BEGIN

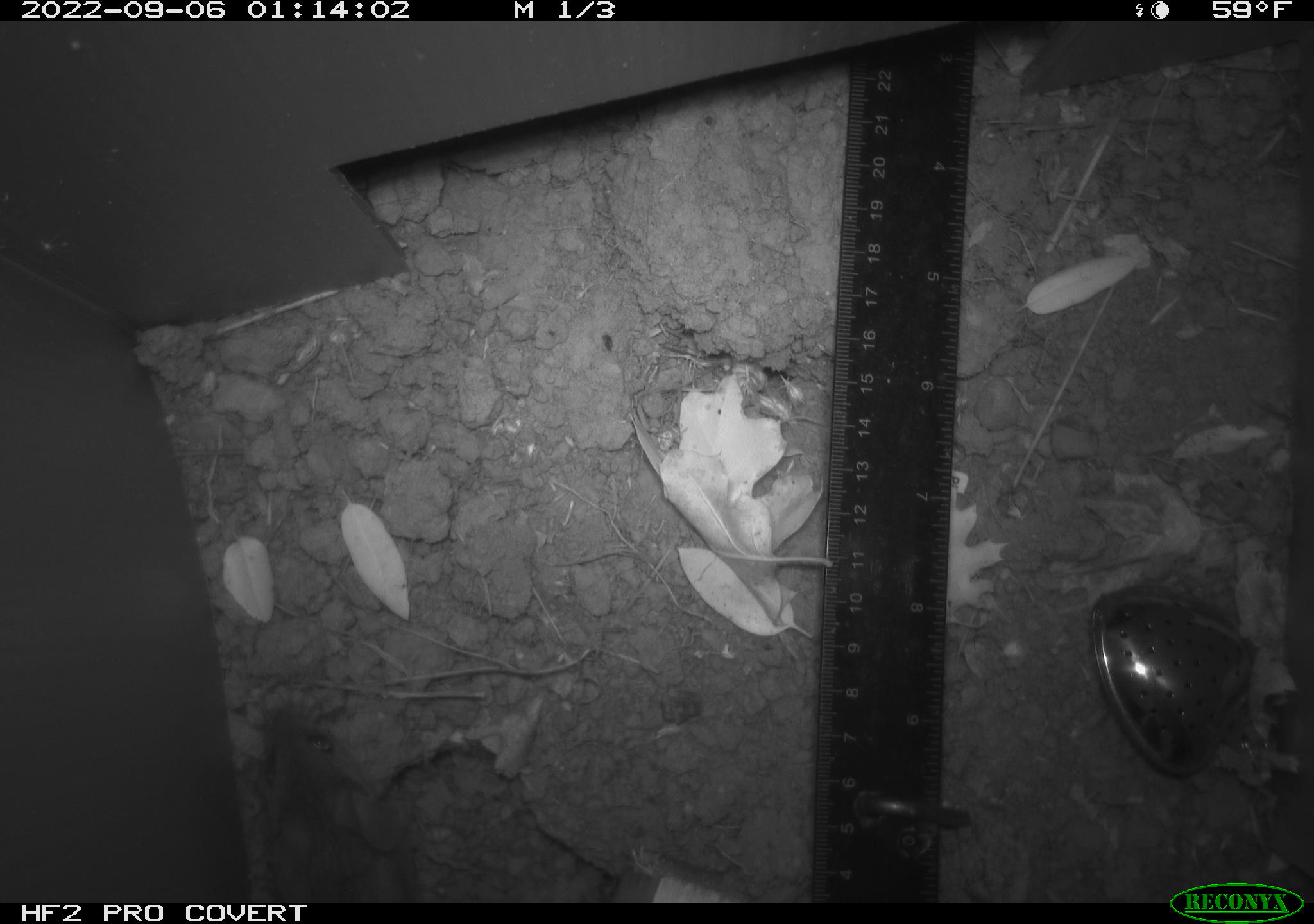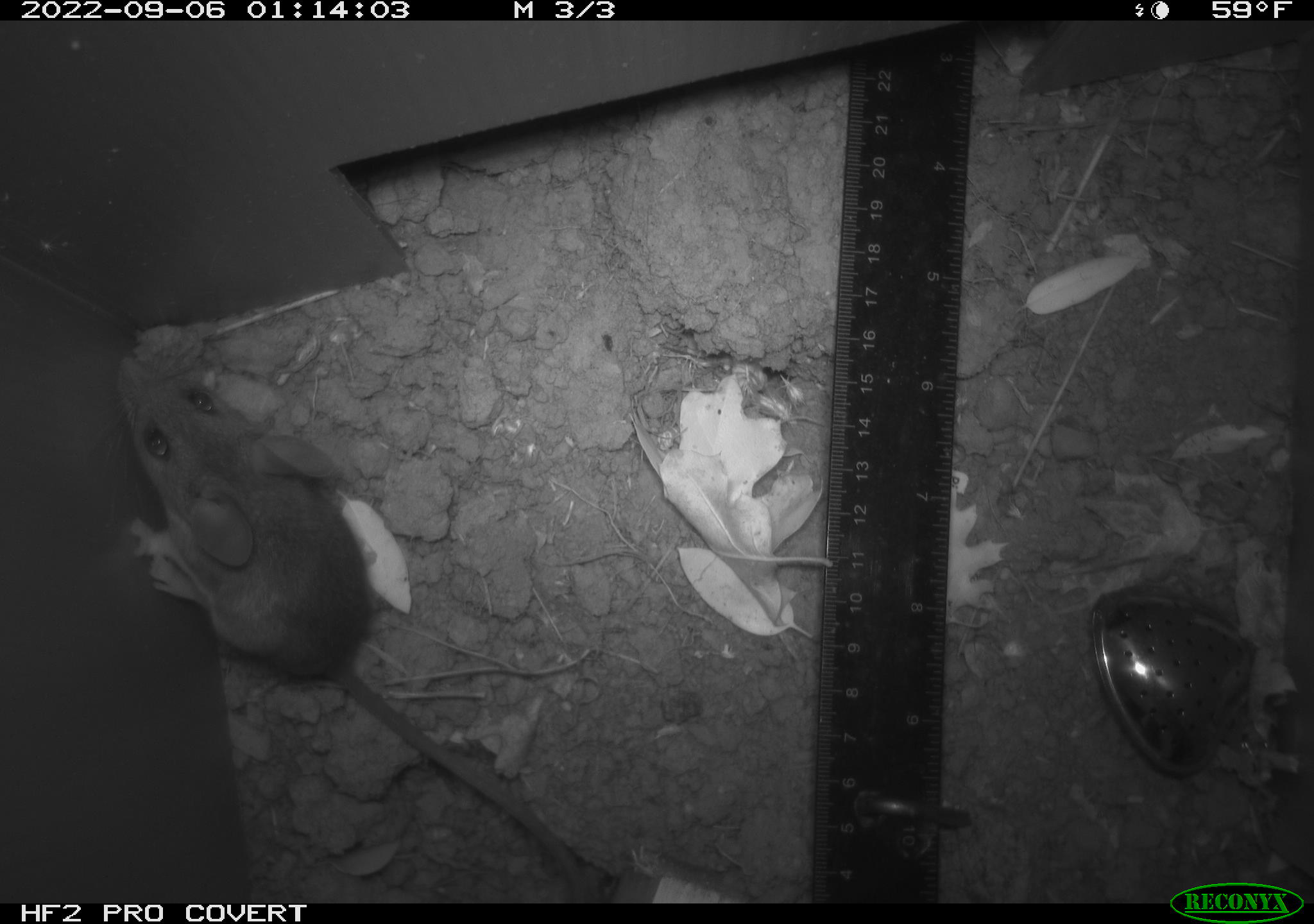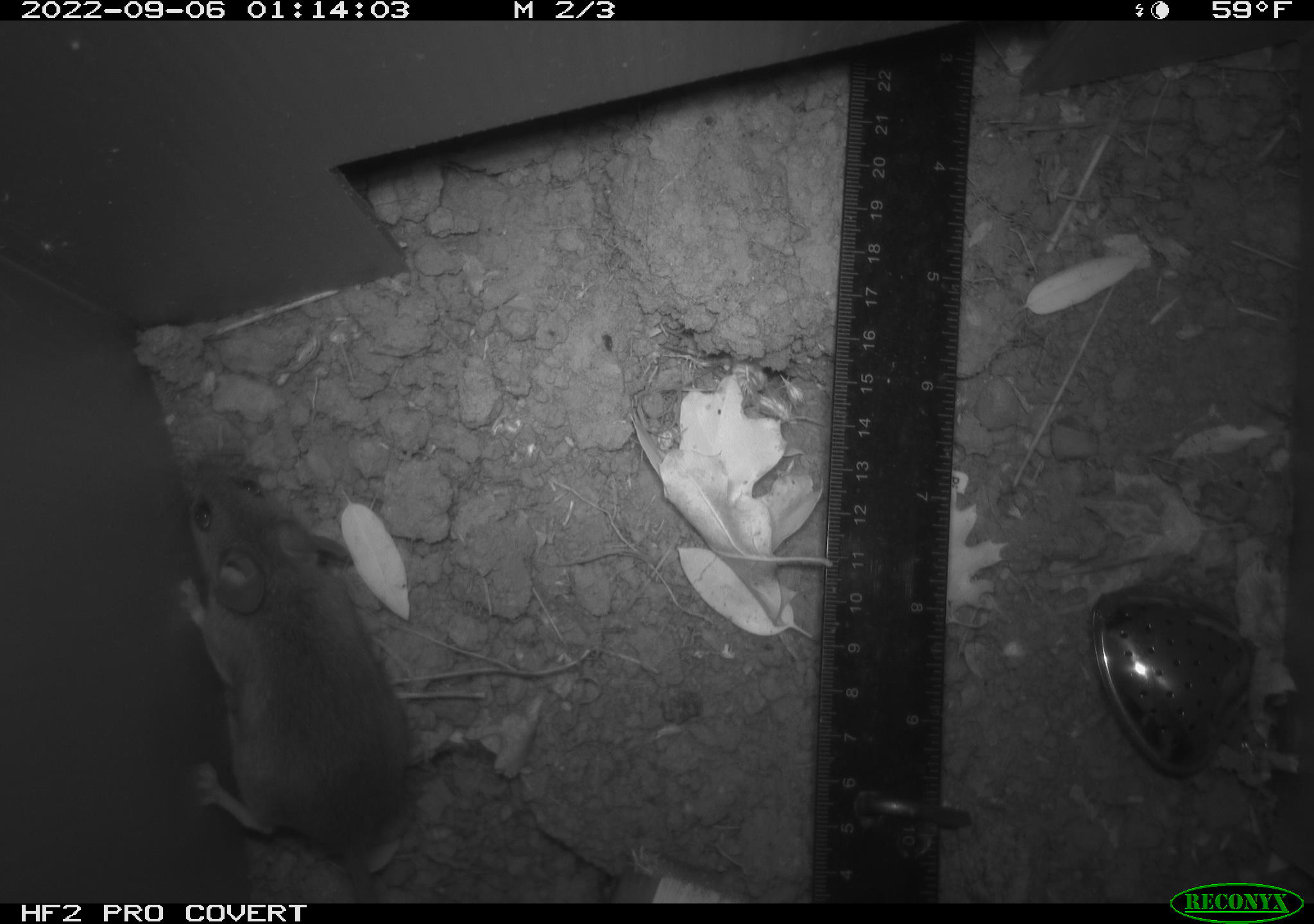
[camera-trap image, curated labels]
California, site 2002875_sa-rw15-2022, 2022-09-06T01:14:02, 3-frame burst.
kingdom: Animalia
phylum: Chordata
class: Mammalia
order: Rodentia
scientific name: Rodentia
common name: mouse species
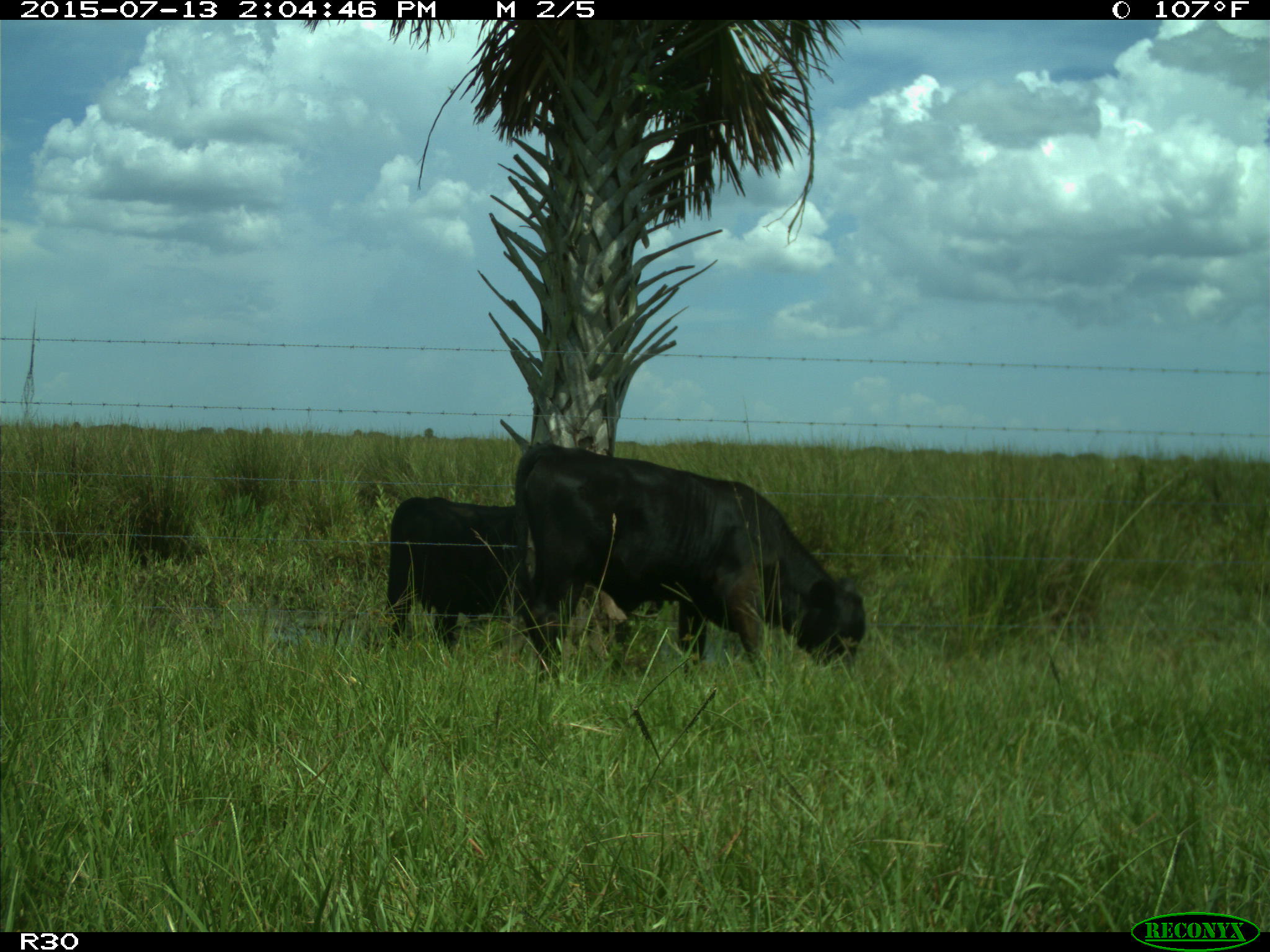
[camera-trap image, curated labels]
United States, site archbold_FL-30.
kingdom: Animalia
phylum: Chordata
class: Mammalia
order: Artiodactyla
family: Bovidae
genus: Bos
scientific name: Bos taurus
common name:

END

Nothing but the lines from the line with "2022-09-06T01:14:02, 3-frame burst." through the last line of the listing above should be repeated, and pictures should be left out.

* [YOUR SOLUTION]:
California, site 2002875_sa-rw15-2022, 2022-09-06T01:14:02, 3-frame burst.
kingdom: Animalia
phylum: Chordata
class: Mammalia
order: Rodentia
scientific name: Rodentia
common name: mouse species
[camera-trap image, curated labels]
United States, site archbold_FL-30.
kingdom: Animalia
phylum: Chordata
class: Mammalia
order: Artiodactyla
family: Bovidae
genus: Bos
scientific name: Bos taurus
common name:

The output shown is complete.